Terminations: What employers should know

There are several ways to ensure they’re done properly – to reduce costs and liability

Terminations: What employers should know
Nadia Zaman

Exclusive to Canadian HR Reporter from Rudner Law.

Have you dismissed an employee and received a demand letter seeking 24 months of pay?

If you have, you are not alone. But don’t worry — there are several ways you can ensure you carry out terminations properly, reduce your dismissal costs, and limit liability.

The first step is to understand the law of terminations.

Types of dismissals

There are two types of dismissals: dismissals for cause and dismissals without cause.

Generally, where there is a dismissal for cause, the employee is not entitled to notice/pay in lieu of notice or severance pay. However, there are exceptions.

For example, if an employee in Ontario is dismissed for cause but it does not rise to the level of “wilful misconduct, disobedience or wilful neglect of duty that is not trivial and has not been condoned by the employer” under the Employment Standards Act, 2000, the employee will be entitled to their minimum statutory entitlements.

Where the dismissal is without cause, the employee will be entitled to receive notice/pay in lieu of notice or severance pay. The question is whether the employee will be entitled to only the minimum statutory requirements, something more under the contract, or reasonable notice of termination at common law.

Impact of contract

If you are dismissing an employee without cause and trying to determine what you owe them, your first guide is the employee’s written employment contract. It can displace the common law requirement (see below) if it is drafted and implemented properly. Among other things, it must comply with the employment standards legislation.

Even if the termination clause could potentially violate the statute, then it will not be enforceable.

If the contract does not include a termination clause, if the termination clause is unenforceable, or if the contract itself is unenforceable due to a lack of consideration (e.g. it was signed after the employee already started their job), then it is likely that the employee will be entitled to reasonable notice of termination under common law.

Reasonable notice of termination at common law

Unlike the employment standards legislation — which clearly sets out how much notice/termination pay or severance pay an employee is entitled to based on their length of service — the common law assessment is more of an art and not a science. In particular, the analysis is based on judge-made law and determines how long it would reasonably take a person in similar circumstances with similar experience to find a comparable role.

That said, there is an unofficial cap of 24 months of notice or pay in lieu of notice at common law, barring exceptional circumstances.

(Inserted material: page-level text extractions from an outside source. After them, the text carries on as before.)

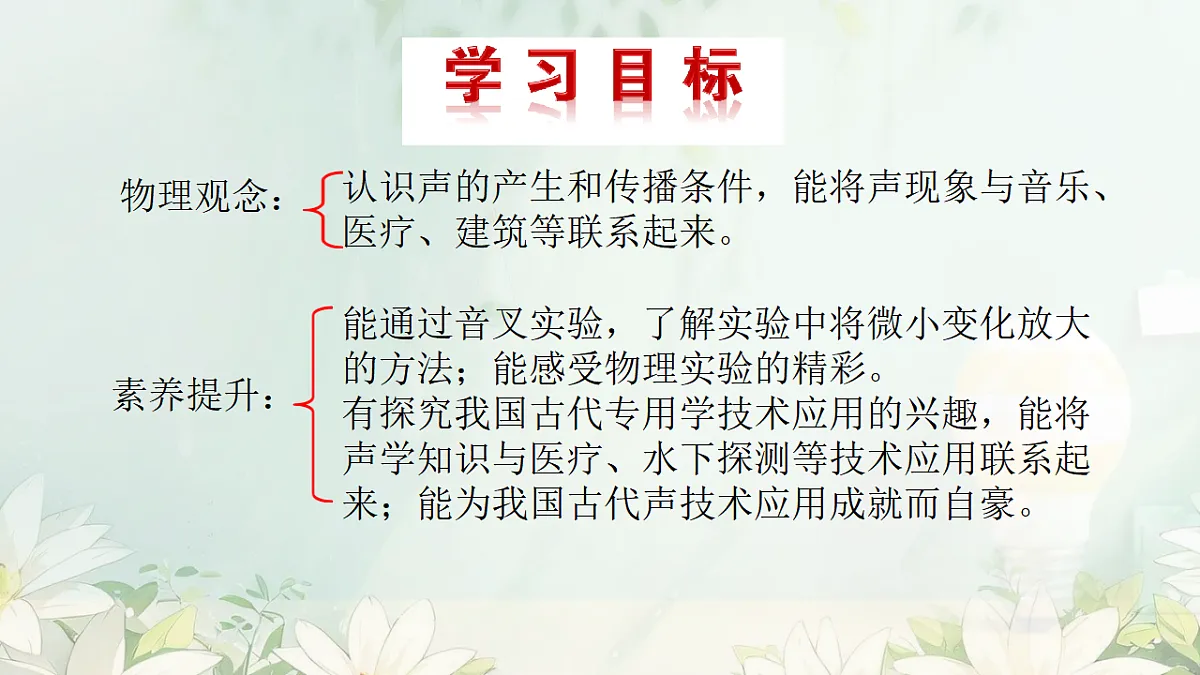 学习目标

物理观念：认识声的产生和传播条件，能将声现象与音乐、医疗、建筑等联系起来。

素养提升：能通过音叉实验，了解实验中将微小变化放大的方法；能感受物理实验的精彩。
有探究我国古代专用学技术应用的兴趣，能将声学知识与医疗、水下探测等技术应用联系起来；能为我国古代声技术应用成就而自豪。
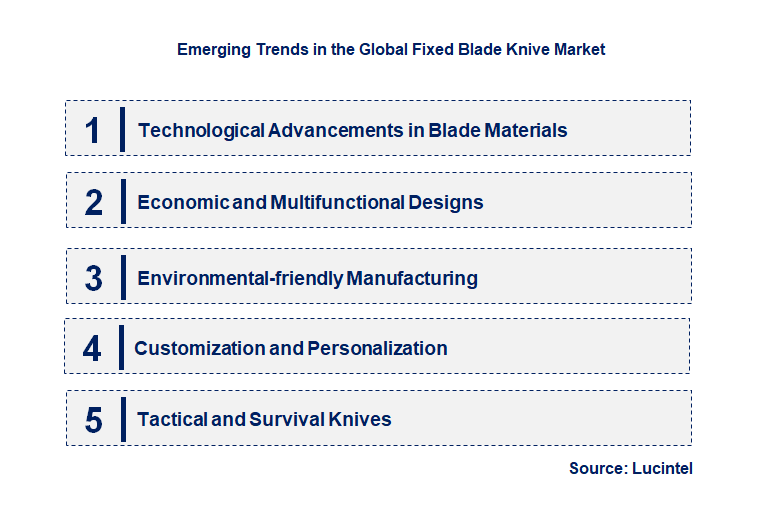 Emerging Trends in the Global Fixed Blade Knive Market

1 Technological Advancements in Blade Materials

2 Economic and Multifunctional Designs

3 Environmental-friendly Manufacturing

4 Customization and Personalization

5 Tactical and Survival Knives

Source: Lucintel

While the calculation is not precise, an employment lawyer will be able to guide you by anticipating what a court would likely say in these circumstances, and how much the employee is likely to be awarded if the matter were to end up at trial. Understanding the estimate of the employee’s common law entitlements can be quite helpful during the negotiation process between the employer and employee (or their counsel).

Why you should care

The difference between a well-drafted contract and an ineffective contract can be huge: your obligations toward the employee could be limited to eight weeks of salary or you could be on the hook for up to two years of pay. If the employee’s salary was $50,000 at the time of dismissal, the difference would be between having to pay around $7,500 versus having to pay up to $100,000.

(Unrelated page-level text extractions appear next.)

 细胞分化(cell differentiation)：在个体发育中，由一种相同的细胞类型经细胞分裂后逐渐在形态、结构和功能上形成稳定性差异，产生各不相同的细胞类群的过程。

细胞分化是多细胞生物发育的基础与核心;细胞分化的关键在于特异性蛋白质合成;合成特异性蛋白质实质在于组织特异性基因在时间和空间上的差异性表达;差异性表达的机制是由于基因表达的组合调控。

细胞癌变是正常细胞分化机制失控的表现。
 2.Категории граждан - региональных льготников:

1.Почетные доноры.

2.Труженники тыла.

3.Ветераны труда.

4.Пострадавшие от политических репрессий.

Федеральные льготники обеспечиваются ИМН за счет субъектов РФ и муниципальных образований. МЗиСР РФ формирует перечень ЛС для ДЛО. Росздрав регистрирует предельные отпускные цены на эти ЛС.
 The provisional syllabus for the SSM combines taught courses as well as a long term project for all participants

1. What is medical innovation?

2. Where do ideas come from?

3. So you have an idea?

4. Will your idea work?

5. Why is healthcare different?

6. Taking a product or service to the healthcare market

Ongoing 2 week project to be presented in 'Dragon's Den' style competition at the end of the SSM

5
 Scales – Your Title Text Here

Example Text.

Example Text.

This is why it is critical that you seek legal advice — not only once the termination has already taken place and you are faced with a demand letter, but from the get-go.

Employers would be well-advised to seek advice to:

  • prepare and implement strong, enforceable contracts within the workplace
  • determine the most strategic approach to any dismissal by understanding the options available and the pros and cons of each
  • make an informed decision about how to proceed
  • prepare and implement the necessary documentation (e.g. termination letter and release in favour of the company)
  • get guidance through the process to minimize risk and save on dismissal costs.

When it comes to terminations, do the opposite of what Nike says — don’t “Just do it”, instead seek legal advice before proceeding with dismissals.